L’élément essentiel, de mon point de vue, de l’ouvrage est la distinction qu’il propose entre « structure » et « organisation ». Constituent la structure, l’organigramme, les processus, les règles, bref tout ce que le management met en place ; l’organisation est ce qui se passe réellement. Or les deux images ne sont pas superposables. L’auteur nous en apporte une preuve par l’absurde : les grèves du zèle paralysent les organisations en suivant strictement les règles et procédures, c’est-à-dire en se conformant strictement à la structure ; ce qui démontre que les entreprises fonctionnent parce qu’une organisation distincte de la structure se met en place en s’ajustant à la réalité.

En particulier, les lieux du pouvoir réel ne sont pas ceux que laisse imaginer la structure et notamment l’organigramme. Le pouvoir est détenu par ceux qui font face à l’incertitude. Ainsi, en période de crise économique, il est souvent dévolu aux commerciaux de terrain de qui dépend le chiffre d’affaires de l’entreprise. Le management intermédiaire, privé de contact avec les clients dans les exemples décrits par François Dupuy, se trouve impuissant et dessaisi de tout pouvoir.

C’est ainsi que l’auteur dénonce la paresse intellectuelle à l’action qui, faute de faire l’effort de comprendre l’organisation – tâche certes complexe et qui demande du temps – le management, soutenu en cela par la doctrine dominante professée par les business schools et les grands cabinets de conseil, agit sur la structure, modifie l’organigramme et ajoute des règles et des processus ; ajoutant ainsi de la complication à la complexité, au point parfois de paralyser totalement le système.
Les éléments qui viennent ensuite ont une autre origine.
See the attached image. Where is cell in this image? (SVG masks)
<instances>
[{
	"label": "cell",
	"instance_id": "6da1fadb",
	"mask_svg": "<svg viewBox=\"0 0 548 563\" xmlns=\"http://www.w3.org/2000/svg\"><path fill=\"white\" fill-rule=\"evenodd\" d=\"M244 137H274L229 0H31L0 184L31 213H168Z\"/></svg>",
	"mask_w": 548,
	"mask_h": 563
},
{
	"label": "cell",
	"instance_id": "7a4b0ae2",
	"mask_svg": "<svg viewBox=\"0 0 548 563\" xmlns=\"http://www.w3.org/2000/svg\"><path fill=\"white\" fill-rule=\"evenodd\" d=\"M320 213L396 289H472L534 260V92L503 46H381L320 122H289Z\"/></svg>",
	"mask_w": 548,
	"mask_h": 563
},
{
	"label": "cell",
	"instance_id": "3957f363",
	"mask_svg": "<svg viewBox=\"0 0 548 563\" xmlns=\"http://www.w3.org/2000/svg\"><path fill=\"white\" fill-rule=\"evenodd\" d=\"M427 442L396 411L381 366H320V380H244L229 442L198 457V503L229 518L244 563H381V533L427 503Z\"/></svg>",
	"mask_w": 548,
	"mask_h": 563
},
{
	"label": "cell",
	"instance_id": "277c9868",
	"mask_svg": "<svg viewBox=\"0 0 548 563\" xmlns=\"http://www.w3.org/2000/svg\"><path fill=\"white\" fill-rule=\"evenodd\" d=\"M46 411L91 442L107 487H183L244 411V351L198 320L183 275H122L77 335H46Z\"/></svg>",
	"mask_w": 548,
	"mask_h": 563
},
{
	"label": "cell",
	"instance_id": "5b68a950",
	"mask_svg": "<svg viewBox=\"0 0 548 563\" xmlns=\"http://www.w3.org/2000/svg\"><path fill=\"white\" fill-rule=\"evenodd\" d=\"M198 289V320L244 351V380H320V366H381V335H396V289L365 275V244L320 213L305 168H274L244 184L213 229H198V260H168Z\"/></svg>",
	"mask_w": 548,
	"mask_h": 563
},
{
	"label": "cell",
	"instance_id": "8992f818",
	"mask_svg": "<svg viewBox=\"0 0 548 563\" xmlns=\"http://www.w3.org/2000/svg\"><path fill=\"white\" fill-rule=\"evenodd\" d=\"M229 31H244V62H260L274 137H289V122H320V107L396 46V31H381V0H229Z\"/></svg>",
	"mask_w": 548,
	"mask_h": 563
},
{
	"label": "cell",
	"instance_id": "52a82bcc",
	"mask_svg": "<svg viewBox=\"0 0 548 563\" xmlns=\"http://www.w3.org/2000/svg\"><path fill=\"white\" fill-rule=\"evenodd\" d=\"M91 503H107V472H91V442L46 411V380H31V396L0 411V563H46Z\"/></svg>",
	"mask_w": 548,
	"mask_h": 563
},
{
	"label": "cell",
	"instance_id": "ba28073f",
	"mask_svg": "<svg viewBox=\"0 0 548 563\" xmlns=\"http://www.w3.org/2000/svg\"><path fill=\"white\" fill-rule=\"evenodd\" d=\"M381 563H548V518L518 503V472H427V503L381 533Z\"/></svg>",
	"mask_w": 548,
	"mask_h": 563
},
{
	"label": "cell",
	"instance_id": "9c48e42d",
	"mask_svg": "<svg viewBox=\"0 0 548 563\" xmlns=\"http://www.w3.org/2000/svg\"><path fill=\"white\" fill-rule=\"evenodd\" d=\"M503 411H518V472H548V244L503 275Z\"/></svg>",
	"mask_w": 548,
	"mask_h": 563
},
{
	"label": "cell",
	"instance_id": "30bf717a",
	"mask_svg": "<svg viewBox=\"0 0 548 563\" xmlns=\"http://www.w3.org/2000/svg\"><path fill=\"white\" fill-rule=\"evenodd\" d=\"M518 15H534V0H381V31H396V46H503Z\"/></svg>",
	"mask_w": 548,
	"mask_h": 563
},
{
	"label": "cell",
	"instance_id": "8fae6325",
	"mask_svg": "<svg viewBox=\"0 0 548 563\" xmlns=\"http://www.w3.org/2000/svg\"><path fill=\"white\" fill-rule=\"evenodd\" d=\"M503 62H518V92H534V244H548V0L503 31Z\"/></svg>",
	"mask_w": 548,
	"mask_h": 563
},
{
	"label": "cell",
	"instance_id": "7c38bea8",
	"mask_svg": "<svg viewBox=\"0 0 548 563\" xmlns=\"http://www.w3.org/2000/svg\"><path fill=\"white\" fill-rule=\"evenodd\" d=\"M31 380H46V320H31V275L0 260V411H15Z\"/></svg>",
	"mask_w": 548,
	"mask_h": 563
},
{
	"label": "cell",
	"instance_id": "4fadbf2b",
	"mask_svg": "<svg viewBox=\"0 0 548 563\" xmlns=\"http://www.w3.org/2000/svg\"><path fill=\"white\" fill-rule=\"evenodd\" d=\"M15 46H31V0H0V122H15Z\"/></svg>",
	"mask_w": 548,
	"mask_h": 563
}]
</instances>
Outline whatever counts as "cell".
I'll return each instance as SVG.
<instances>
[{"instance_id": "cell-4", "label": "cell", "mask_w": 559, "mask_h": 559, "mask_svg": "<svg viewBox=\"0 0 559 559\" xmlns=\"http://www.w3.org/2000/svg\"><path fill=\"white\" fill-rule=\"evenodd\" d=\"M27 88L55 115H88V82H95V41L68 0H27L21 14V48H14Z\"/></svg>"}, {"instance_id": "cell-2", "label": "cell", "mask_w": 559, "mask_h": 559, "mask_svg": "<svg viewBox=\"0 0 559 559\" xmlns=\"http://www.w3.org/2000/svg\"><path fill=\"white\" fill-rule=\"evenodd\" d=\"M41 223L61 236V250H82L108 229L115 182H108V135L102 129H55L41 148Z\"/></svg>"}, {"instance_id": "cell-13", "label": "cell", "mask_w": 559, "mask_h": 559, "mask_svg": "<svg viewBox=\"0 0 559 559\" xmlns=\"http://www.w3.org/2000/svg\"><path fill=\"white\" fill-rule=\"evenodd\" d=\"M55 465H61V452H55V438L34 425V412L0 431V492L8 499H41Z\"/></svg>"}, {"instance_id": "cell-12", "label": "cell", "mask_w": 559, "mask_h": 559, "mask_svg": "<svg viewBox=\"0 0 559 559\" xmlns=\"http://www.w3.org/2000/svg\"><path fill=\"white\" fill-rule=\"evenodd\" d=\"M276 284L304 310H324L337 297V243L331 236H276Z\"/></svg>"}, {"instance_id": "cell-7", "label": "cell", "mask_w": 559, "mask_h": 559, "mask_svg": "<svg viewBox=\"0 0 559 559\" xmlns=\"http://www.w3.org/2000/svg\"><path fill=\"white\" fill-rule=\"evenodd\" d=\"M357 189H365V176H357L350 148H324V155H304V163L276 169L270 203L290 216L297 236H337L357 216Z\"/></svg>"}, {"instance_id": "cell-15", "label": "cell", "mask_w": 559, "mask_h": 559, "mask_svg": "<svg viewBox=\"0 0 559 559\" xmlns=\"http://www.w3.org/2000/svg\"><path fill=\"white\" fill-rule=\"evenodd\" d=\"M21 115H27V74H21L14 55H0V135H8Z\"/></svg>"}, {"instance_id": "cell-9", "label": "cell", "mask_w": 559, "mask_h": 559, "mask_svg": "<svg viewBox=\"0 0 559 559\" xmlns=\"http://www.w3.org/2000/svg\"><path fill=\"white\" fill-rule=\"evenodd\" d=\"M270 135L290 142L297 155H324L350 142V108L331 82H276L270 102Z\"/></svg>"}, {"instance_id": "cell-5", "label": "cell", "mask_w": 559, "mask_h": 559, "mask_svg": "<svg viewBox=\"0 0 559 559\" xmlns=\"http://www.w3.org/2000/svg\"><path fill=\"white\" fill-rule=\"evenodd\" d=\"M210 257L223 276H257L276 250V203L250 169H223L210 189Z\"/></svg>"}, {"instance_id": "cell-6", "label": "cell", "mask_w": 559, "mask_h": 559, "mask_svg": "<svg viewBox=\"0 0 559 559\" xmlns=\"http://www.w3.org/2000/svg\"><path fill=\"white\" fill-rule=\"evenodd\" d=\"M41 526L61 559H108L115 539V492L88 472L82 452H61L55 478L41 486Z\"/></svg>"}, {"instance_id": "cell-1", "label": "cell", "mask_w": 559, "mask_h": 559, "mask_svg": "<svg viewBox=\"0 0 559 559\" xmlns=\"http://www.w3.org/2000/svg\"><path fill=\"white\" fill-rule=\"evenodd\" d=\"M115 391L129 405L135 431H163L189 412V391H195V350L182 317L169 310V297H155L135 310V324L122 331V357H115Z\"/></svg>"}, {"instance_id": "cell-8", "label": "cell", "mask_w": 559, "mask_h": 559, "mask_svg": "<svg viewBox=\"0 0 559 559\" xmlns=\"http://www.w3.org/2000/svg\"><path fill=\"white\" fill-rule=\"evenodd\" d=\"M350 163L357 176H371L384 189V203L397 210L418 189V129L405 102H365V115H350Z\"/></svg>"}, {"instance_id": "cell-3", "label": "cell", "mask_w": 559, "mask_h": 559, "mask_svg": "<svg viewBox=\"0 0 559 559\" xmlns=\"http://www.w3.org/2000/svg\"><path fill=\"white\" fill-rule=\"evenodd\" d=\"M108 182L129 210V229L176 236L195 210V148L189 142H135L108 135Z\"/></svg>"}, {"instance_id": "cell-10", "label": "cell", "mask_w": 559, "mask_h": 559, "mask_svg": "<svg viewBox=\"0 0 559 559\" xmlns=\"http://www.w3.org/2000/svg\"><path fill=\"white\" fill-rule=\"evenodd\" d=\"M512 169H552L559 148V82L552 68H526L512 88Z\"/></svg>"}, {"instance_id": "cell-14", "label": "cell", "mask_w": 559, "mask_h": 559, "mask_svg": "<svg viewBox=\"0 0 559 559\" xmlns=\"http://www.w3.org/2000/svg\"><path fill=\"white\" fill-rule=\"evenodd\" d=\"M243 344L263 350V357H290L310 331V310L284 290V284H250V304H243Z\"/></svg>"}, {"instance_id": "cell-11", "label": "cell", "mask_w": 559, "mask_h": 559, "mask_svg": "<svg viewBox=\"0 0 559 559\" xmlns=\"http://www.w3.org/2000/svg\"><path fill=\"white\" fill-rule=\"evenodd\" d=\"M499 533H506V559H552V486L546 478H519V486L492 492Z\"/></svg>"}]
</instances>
Pour éviter la faillite d’une pratique « paresseuse », le manager doit donc prendre le temps de la compréhension et jouer la carte de la confiance ; confiance dans la capacité des acteurs à s’ajuster à la réalité et à fixer leurs propres règles du jeu. Une confiance qui fonctionne selon quatre piliers [3] : sincérité, fiabilité, compétence, souci des autres.

Ce qui rejoint l’un des conseils donnés par l’amiral Joire-Noulens à des élèves de la Marine nationale en 1976 : « Il y a deux attitudes quant à la confiance à accorder à ses subordonnés : la leur donner à priori, quitte à la leur ôter s’ils ne s’en montrent pas dignes, ou bien attendre de la connaître pour la leur accorder. Cette dernière est mauvaise car la défiance engendre la défiance et vous ne sortirez pas de ce cercle vicieux. »[4]


[1] Lost in management, Seuil, Paris, 2011
[2] Michel Crozier (1922-2013), sociologue français qui a beaucoup travaillé sur les organisations ; un de ses principaux ouvrages est « L’acteur et le système », Seuil, 1977
[3] Charles Feltman, The thin book of trust, cité par l’auteur
[4] Atteint par la limite d’âge à la fin juillet 1976, l’Amiral Joire-Noulens a fait un discours à l’École Navale et au Groupe Écoles de Poulmic, le 29 juin 1976. Cette citation m’appartient et n’est pas faite par François Dupuy.